*Directions for this task*. Please output only the lines that run from the line containing "United States, site lebec_CA-10." through the end of the material below, exactly.

══ Records provided ══

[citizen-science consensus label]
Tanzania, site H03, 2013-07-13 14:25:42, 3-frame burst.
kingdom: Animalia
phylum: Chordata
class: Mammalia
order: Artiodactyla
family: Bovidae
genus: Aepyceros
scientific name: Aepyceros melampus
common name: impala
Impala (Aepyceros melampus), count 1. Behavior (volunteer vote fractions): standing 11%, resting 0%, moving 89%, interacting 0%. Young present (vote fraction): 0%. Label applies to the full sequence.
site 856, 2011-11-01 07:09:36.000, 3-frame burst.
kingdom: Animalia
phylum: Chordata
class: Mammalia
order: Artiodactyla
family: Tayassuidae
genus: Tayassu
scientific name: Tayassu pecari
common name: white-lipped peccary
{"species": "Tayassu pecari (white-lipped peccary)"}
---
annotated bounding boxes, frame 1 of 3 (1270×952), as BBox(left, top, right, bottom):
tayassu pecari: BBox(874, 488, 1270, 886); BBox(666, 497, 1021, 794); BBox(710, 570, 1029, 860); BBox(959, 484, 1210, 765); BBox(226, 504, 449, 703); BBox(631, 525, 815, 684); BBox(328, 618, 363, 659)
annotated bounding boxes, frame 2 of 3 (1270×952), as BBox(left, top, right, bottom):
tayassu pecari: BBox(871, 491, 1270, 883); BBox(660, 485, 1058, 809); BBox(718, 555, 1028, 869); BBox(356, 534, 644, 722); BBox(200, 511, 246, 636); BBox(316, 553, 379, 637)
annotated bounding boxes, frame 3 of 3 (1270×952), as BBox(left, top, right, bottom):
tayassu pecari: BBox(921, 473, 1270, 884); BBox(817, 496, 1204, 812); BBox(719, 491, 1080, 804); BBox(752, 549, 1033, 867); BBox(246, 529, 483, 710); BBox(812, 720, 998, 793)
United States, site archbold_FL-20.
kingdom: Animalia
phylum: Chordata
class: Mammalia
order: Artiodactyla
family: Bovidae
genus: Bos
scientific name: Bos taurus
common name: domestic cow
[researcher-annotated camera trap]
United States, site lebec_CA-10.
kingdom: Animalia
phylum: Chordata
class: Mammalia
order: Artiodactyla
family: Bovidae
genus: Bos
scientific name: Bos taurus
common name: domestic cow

═══

*Response below*.
United States, site lebec_CA-10.
kingdom: Animalia
phylum: Chordata
class: Mammalia
order: Artiodactyla
family: Bovidae
genus: Bos
scientific name: Bos taurus
common name: domestic cow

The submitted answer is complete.